But isn’t Diakanyo ultimately doing the same? If only black people (and I guess then all black people) are African, isn’t black voices included which has long left the African space, hasn’t been formed by it any longer, and isn’t indebted to it any longer? My friend Frederick Marais once brilliantly told of a conversation he had with a third generation French speaking ex-slave in France, that hasn’t ever sat foot on the African continent, but denied him the right to call himself African, since he was white. And Frederick’s obvious question: who is more African?

However, the answer is not that obvious. And I guess the debate proof that this is indeed both an important, but also a complicated argument.

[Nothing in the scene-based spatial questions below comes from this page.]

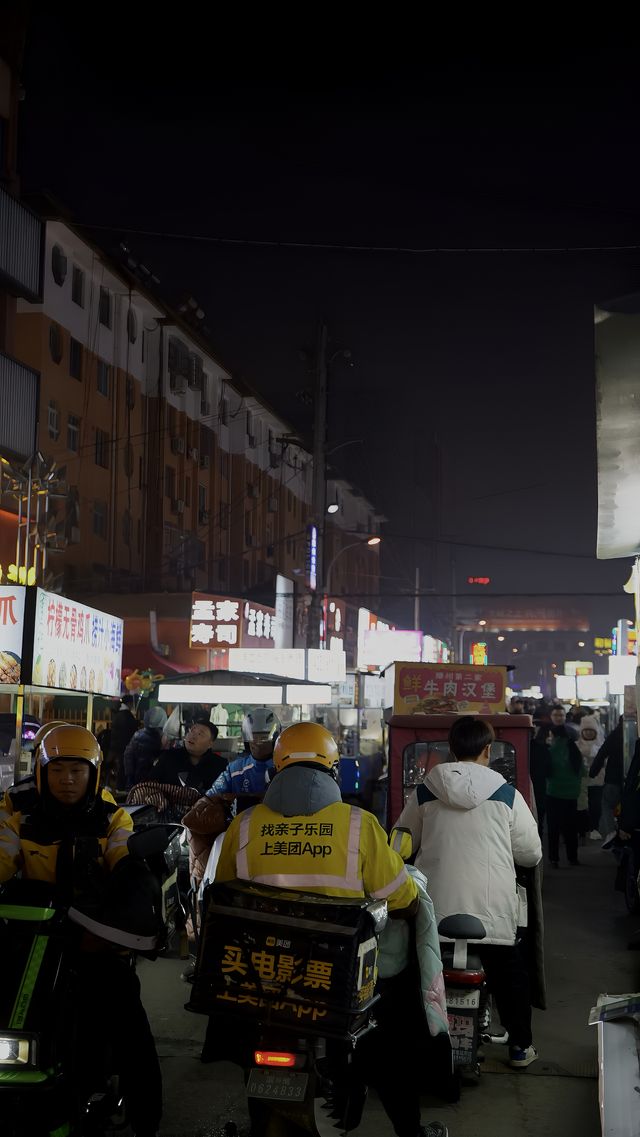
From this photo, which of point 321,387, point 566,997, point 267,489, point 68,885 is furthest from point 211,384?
point 68,885

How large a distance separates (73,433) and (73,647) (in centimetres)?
2510

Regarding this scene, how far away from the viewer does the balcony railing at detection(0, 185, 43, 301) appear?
91.3 feet

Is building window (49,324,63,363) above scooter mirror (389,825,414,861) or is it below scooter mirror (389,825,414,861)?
above

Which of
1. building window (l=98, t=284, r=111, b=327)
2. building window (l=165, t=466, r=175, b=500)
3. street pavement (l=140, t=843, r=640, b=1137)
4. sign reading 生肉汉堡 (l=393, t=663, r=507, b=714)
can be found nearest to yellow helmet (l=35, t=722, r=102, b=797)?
street pavement (l=140, t=843, r=640, b=1137)

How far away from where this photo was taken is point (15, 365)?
95.6 feet

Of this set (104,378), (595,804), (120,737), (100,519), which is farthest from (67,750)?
(104,378)

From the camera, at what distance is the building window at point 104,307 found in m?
37.6

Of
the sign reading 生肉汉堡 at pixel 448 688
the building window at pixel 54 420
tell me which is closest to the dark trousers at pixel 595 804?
the sign reading 生肉汉堡 at pixel 448 688

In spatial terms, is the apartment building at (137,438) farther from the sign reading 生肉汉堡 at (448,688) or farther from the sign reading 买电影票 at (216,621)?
the sign reading 生肉汉堡 at (448,688)

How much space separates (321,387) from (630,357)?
2535cm

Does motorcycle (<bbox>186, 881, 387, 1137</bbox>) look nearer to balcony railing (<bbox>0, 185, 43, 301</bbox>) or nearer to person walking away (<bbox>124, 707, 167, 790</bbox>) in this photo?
→ person walking away (<bbox>124, 707, 167, 790</bbox>)

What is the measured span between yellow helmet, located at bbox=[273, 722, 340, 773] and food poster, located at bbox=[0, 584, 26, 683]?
20.6 feet

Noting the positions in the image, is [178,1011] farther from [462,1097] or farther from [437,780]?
[437,780]

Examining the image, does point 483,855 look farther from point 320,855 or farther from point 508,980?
point 320,855
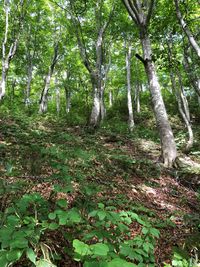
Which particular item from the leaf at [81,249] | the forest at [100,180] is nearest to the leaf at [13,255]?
the forest at [100,180]

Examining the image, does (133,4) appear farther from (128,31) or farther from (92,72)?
(128,31)

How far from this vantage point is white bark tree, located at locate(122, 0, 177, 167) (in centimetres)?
670

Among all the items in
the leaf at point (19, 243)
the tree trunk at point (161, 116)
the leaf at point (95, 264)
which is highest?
the tree trunk at point (161, 116)

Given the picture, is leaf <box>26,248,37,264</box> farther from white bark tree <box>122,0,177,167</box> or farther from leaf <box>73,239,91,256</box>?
white bark tree <box>122,0,177,167</box>

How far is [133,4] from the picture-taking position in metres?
7.74

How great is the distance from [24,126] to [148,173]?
4.87 metres

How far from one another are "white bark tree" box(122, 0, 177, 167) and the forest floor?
1.72ft

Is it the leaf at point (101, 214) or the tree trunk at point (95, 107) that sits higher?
the tree trunk at point (95, 107)

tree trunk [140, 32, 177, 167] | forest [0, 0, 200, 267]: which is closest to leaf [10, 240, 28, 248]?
forest [0, 0, 200, 267]

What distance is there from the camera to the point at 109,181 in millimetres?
4711

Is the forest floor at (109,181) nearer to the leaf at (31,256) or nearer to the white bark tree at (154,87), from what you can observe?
the white bark tree at (154,87)

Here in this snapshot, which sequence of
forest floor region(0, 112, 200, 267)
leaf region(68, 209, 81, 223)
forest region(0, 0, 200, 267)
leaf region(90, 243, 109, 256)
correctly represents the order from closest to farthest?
leaf region(90, 243, 109, 256) → leaf region(68, 209, 81, 223) → forest region(0, 0, 200, 267) → forest floor region(0, 112, 200, 267)

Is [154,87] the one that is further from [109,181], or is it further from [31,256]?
[31,256]

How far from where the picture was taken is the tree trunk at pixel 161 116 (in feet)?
21.9
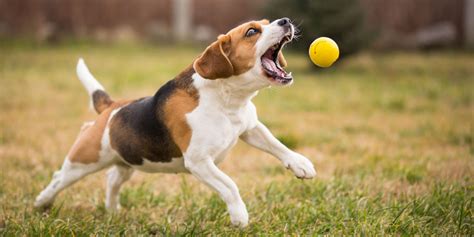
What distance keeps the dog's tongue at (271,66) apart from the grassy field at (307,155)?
997mm

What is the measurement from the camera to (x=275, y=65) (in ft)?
12.2

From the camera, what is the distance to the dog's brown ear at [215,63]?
3613mm

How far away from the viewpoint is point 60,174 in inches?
171

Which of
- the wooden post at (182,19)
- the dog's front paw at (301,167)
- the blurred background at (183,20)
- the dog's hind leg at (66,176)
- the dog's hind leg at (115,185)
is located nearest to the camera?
the dog's front paw at (301,167)

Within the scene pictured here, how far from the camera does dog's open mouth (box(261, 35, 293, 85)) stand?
3.60 metres

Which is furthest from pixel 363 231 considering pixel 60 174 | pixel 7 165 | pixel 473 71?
pixel 473 71

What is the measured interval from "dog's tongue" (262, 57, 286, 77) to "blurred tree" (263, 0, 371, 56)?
7.45m

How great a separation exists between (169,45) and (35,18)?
12.2 ft

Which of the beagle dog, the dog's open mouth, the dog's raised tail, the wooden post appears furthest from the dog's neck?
the wooden post

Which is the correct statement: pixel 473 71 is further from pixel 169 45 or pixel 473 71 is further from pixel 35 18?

Of the arguments quoted above Van Niekerk was the only one who really took account of the social construction of race. So let my give the one-liner history lesson: Race is not fixed in your genetic makeup (thank you Marius, we have that), but was socially constructed through 5 centuries of colonialism. Following Garner and others I’ll say that it starts with the freeing of white slaves in the early colonial era, when suddenly white people had the right to freedom and black people were slaves (before you could be a slave regardless of colour, and a trader in the global economy regardless of colour). Van Niekerk then continues “many white South Africans want to claim an African identity not because they think they deserve it by default, but because they really do care about Africa and Africans”.

But of course, even this somewhat more difficult route to self-redemption is not that easy, since we remain caught within the cushion of white privilege (“like Visa, accepted everywhere” – I’m going to use that one again Jason) described by both Van Niekerk as well as Dlanga (in a later article).

And with this I’ve already touched upon three spaces which I inhabit.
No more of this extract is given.